しかし相次ぐ騒動がThe Born KoreaのM&A活用による事業拡大を阻んだ。The Born Koreaが披露した缶詰ハムブランド「ペクハム」の価格論争に、農地法違反疑惑、食品表示広告法違反疑惑など各種の逆風が重なり、消費者の信頼が低下し、投資が難しい状況に置かれたというわけだ。

その後、The Born Koreaは上場翌年にチキンフランチャイズ「ノラントンタク」の運営会社ノランフードの買収候補として取り沙汰されたが、追加の進展は得られなかった。消費者信頼が下落した局面でチキンフランチャイズを買収するのは、かえって毒になり得るとの判断が働いたと伝えられた。

以後The Born Koreaは、エコ流通企業チョロッマウルの買収戦でも戦略的投資家として取り沙汰されたが、買収意向書の提出や本入札には進めなかった。ペク代表は3月のThe Born Korea株主総会で「昨年は数多くの陳情と告発で『失われた1年』を過ごした」と述べた。

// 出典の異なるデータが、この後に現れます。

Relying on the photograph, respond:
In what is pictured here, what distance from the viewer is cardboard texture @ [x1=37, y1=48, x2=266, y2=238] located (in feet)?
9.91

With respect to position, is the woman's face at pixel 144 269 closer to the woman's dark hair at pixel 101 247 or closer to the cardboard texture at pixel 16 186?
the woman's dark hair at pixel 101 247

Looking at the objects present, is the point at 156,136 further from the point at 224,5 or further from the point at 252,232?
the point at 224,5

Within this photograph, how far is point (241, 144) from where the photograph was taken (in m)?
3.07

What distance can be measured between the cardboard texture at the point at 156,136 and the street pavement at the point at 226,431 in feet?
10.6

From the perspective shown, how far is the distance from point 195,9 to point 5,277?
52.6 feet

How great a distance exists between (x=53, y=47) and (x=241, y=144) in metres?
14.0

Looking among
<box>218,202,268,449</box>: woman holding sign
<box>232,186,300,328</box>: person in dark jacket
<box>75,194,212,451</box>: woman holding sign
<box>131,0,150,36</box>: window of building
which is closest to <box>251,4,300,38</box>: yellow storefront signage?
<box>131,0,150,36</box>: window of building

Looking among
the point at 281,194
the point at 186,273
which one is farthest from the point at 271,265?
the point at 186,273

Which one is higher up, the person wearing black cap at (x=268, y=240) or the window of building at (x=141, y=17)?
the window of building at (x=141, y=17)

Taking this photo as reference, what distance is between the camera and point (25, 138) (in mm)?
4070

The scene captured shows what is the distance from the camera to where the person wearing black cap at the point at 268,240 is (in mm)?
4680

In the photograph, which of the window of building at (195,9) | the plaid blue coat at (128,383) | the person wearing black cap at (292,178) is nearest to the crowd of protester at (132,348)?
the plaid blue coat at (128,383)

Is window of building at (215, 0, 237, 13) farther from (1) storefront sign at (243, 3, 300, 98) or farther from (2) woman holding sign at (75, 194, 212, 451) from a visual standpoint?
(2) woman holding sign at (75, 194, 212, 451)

ソウル江南区にある The Born Korea 本社。/News1

上場当時にM&Aを成長戦略として掲げたThe Born Koreaの子会社は、むしろ減少した。酒類卸売り専門のフードインキュを昨年清算したためだ。代わりに、厨房自動化機器専門企業クックソリューションの持分を追加取得して完全子会社へと転換したが、公募資金は活用しなかった。

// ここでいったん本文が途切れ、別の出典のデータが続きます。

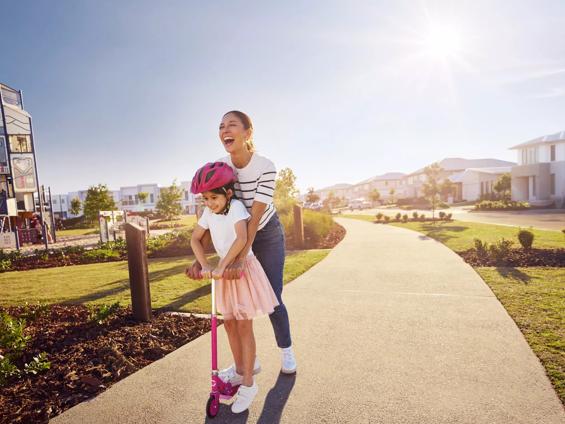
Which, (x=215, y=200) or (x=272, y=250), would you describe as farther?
(x=272, y=250)

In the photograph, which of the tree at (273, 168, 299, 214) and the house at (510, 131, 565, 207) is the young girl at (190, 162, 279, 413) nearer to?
the tree at (273, 168, 299, 214)

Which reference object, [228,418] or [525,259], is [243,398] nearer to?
[228,418]

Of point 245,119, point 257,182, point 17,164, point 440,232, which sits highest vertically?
point 17,164

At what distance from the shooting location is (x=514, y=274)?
253 inches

今年下半期からThe Born KoreaがM&Aを本格化させるとの観測も出ている。業績悪化で成長ドライバーの確保が一段と切実になったためだ。The Born Koreaの昨年の連結売上高は3612億ウォンで前年比22.2%減少し、237億ウォンの営業損失を計上して赤字に転落した。

外部の専門家を迎え入れ、M&Aの推進能力も補強した。4月にThe Born Koreaの戦略企画本部にソ・チャンウォン常務を新たに選任したと把握された。ソ常務はCJグループ、GC Wellbeing、グローバルセアなどで戦略企画とM&Aを担当した成長・財務戦略の専門家として知られている。

IB業界関係者は「The Born KoreaがM&Aの実弾を握りながらも、上場後2年近くこれといったM&A取引を進められず利息収益のみを上げているのは、オーナーリスクが重なった影響が大きい」としつつ「財務余力は十分なだけに、鍵は実行のタイミングになる」と語った。

一方The Born Koreaは、M&A対象の第1優先に卸・小売り専門の食品企業を選定し、売り案件の検討を継続しているとの立場だ。会社関係者は「会社の成長ドライバーとなり得る案件を継続的に見ている段階だ」としながらも「いつ成就するかは正確に言い難い」と述べた。